What you have to do: In the book review below, which British scholar argued that a thorough knowledge of transport technologies and techniques was the defining feature of the field?

Source document:
** START **

Institutions in the Transport and Communications Industries: State and Private Actors in the Making of Institutional Patterns, 1850-1990

Institutions in the Transport and Communications Industries: State and Private Actors in the Making of Institutional Patterns, 1850-1990. Edited by Lena Andersson-Skog and Olle Krantz. Canton, Mass.: Watson, 1999. Pp. xix+359; figures, tables, notes/references, bibliography, index. $49.95.

Historians of transport and communications have long faced difficulties in defining what distinguishes their field from major branches of historical inquiry such as economic and business history. Writing in the early 1990s, the British scholar Michael Robbins argued that a thorough knowledge of transport technologies and techniques was the defining feature: without this, historians ran the risk of drawing nonsensical conclusions from their studies.

I am reminded of that old debate by this impressive collection of fourteen essays, which aims to reinvigorate transport and communication historiography along more theoretically informed and sophisticated lines. The editors argue that while the concerns of economic historians have tended to define the discourse of transport history, the time has now come to embrace political economy and political history. More specifically, they advocate building on historians' growing recognition, over the last decade or so, of the political context to the financing of technological change, investment in transport and communication infrastructure, and organizational and regulatory patterns. Deepening our understanding of these politics will come about through the "broader institutional discourse" the editors see emerging, a discourse drawing upon the growing theoretical interest in a number of disciplines in questions of institutional change, changing patterns of state regulation, and the path-dependency of all these phenomena.

Given the authors' concern with the political institutions and actors of regulation, it is not surprising that most of the essays in this volume analyze railways, either discretely or in comparison with other modes of transport or telecommunication (notably the telegraph and telephone). Railways were not the first mode of transport to be regulated (canal tariffs were often subject to statutory maxima, for example), but the sheer scale of their enterprise and the effects that this had on the wider economy meant that state intervention was much more extensive and pervasive than hitherto. Railway regulation sometimes served as a model for later forms of transport and communication, and aviation, coastal shipping, inland waterways, and road transport (automobiles and trucks) all receive some scrutiny here. Geographically, four of the chapters develop international comparisons, three in the field of railways, the other in aviation, while the rest focus on developments in Britain (three essays), Germany, Spain (one each), and Sweden (five).

** END **

Rows of spatial question data:
** START **

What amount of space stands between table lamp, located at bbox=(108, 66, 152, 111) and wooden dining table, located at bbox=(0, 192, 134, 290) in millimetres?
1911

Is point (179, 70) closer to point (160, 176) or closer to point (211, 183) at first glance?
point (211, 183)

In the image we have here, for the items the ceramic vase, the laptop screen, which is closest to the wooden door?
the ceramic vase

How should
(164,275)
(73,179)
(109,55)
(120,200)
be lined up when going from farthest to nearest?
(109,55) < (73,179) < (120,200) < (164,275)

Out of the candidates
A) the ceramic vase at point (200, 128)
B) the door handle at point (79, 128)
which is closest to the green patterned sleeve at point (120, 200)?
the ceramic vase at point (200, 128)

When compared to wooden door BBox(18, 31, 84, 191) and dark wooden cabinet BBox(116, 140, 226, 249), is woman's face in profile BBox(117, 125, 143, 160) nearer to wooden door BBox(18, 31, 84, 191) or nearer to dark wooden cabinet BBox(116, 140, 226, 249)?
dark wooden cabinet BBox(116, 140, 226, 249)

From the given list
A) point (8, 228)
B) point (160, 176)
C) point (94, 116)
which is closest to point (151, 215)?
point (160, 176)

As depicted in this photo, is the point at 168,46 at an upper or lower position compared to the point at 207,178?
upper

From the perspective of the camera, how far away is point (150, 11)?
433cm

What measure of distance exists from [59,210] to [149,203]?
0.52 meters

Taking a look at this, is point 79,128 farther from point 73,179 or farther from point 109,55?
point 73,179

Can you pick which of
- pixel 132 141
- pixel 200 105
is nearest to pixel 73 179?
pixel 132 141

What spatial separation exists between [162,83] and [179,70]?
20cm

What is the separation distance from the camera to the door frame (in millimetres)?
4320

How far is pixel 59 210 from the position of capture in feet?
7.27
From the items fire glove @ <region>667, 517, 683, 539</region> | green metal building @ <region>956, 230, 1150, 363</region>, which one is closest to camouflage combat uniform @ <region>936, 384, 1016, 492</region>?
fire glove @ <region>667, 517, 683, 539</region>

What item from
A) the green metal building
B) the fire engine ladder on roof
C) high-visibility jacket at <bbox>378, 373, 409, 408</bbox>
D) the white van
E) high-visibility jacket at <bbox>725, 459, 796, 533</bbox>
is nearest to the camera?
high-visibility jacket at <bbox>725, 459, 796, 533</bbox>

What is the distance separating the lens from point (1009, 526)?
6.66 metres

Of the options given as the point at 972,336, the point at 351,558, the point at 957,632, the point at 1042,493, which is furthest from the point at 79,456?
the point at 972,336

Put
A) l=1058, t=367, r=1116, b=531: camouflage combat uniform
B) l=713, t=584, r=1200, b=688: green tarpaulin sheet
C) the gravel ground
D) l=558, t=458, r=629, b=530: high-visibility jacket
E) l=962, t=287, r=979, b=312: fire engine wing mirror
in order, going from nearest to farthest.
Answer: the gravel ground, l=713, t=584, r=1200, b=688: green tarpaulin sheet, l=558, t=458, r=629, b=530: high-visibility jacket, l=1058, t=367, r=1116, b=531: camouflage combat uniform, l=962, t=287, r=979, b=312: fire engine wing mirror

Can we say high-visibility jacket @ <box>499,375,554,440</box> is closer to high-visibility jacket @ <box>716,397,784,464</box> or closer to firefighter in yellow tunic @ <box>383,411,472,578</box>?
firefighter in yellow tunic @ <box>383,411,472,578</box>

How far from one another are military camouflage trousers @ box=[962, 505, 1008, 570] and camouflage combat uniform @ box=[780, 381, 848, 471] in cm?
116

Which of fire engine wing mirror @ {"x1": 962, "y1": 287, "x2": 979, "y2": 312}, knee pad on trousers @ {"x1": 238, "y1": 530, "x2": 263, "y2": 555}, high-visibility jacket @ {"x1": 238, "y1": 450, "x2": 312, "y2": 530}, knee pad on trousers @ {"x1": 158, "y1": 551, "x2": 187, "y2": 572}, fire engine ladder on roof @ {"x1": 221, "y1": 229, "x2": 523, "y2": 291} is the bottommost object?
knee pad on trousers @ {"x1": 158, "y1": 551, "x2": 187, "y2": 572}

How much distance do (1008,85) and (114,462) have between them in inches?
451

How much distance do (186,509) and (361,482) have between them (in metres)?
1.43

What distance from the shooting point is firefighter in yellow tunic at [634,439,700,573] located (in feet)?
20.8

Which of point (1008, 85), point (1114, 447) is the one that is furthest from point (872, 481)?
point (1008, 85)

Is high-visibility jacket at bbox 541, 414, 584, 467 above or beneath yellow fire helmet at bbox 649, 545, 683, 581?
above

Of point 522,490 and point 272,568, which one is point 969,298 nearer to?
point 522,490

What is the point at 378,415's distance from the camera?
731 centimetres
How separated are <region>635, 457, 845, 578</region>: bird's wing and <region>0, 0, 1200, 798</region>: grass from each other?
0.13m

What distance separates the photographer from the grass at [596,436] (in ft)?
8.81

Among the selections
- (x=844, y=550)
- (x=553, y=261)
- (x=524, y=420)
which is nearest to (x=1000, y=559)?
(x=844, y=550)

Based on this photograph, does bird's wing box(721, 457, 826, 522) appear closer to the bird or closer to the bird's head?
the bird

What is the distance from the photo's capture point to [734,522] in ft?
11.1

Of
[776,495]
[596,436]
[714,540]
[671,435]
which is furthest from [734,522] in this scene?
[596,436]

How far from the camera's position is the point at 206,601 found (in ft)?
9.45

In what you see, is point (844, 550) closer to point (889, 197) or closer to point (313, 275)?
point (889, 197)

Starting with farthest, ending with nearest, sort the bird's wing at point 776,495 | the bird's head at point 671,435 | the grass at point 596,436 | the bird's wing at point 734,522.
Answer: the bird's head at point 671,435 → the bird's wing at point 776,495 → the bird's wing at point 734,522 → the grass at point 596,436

** END **

The completed task: Michael Robbins